Al Museo Victoria & Albert di Londra si è conclusa da pochi giorni una esposizione di cui un settore era dedicato al Risorgimento italiano e unica opera d’arte presente era un quadro di Gerolamo Induno che illustrava delle ragazze ciociare che a Roma confezionavano di soppiatto le bandiere dell’Italia Unita.  Si sa che Gerolamo Induno, artista milanese, era particolarmente cultore del personaggio in costume ciociaro e numerose sono le opere da lui dedicate all’umile creatura di Ciociaria e una gamma vasta di soggetti: la mamma che bussa alla casa del medico con il bimbo malato in braccio, la ciociara che amoreggia col ragazzo, la ciociara che si congeda dal soldato  in partenza, il saluto alla bandiera, l’arrivo del bersagliere… 

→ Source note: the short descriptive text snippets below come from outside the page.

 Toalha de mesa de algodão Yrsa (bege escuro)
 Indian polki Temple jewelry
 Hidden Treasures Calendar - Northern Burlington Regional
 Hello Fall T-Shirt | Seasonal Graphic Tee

Sempre con riferimento a tale momento di promozione  della figura della modella di artista, al Museo Henner di Parigi sta avendo luogo una esposizione delle opere e dei documenti riguardanti i soggiorni in Italia dell’artista Jean Jacques Henner  e affianco a numerosissime opere e schizzi e bozzetti realizzati  e ispirati soprattutto da opere rinascimentali e archeologiche e dalla natura circostante, fu anche lui molto più attratto dal cosiddetto pittoresco dei luoghi, un concetto che, pur se contraddistintivo, abbraccia in verità parecchi aspetti: uno era proprio la umanità abbigliata nel bel costume variopinto che molto attraeva il pittore: in una  lettera al suo maestro in Francia scriveva durante il suo soggiorno romano tra il 1858 e 1864: “in questi posti, le donne, giovani e vecchie, e i bambini sembrano fatti apposta per essere dipinti”. E quindi numerose sono le sue opere, sia pittura che grafica, che illustrano uomini e donne ciociare nei loro sfavillanti costumi: la ciociara che fa la maglia, la ciociara che aspetta il pittore sulla scalinata di Trinità dei Monti, lo zampognaro….

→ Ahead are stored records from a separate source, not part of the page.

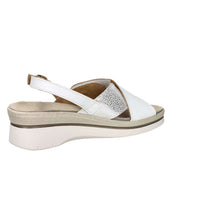 NOVAFLEX Donna Sandali con zeppa VILLASANTA Bianco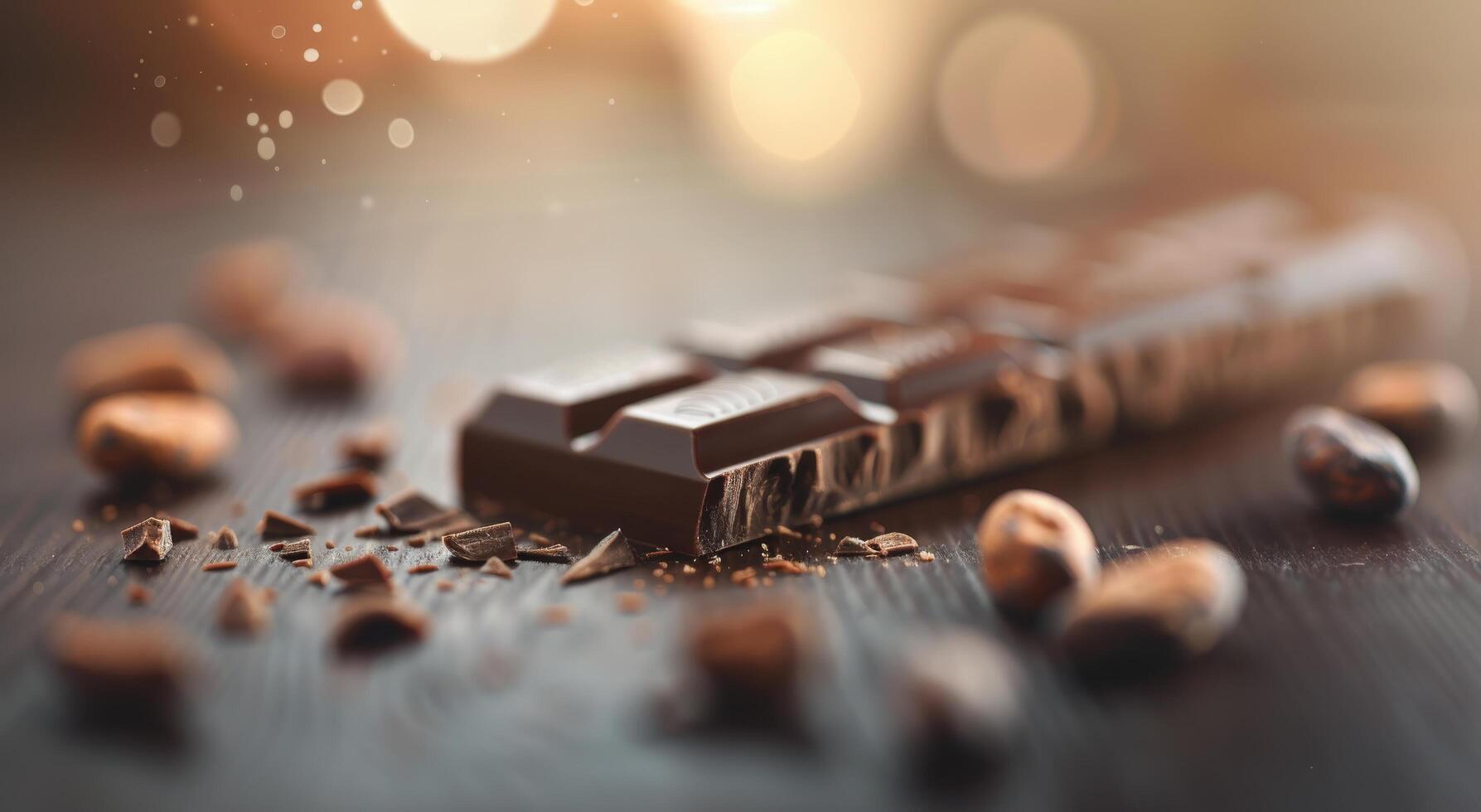 Chocolate Bars Stacked With Cocoa Beans on White Surface photo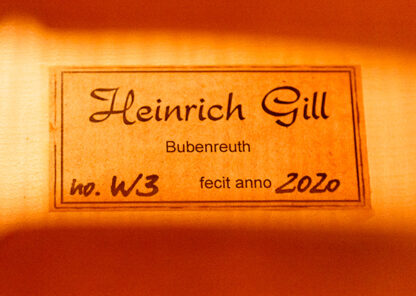 Heinrich Gill W3 - Stradivarius model cello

In un passato intervento a proposito degli  omaggi transalpini a questa ampia regione distesa ai piedi di Roma sistematicamente emarginata e non di rado vilipesa, abbiamo scritto di una significativa esposizione attualmente a Parigi al Museo Marmottan, sui modelli e  modelle nell’opera di Corot ed evidenziato che il ruolo fondamentale era delle modelle e tra queste la più presente anche in certe opere ormai patrimonio quasi universale,  fu la modella  ciociara Agostina che in quegli stessi anni posava per Manet e Renoir e più tardi per Van Gogh.

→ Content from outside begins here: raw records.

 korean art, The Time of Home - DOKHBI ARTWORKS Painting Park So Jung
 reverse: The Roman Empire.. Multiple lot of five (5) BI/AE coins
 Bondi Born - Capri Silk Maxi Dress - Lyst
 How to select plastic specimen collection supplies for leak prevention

Detta mostra che caldamente consigliamo di visitare se si vuole godere di una specie di spaccato sia sul costume ciociaro e sia sui modelli, consente anche di conoscere le impressioni e sensazioni che i giovani artisti riportavano quando immersi nell’atmosfera di Roma antica e dei paesi intorno sui monti: era “un incantamento”, era “una nuova e vera vita che si iniziava a vivere” e avveniva che non pochi di loro abbandonavano tutto delle loro origini e divenivano  cittadini romani o di qualche paesino degli Ernici o dei Simbruini! Quale differenza gigantesca con quella che oggi si continua a chiamare Roma! La mostra questa  estate prosegue alla Galleria Nazionale di Washington.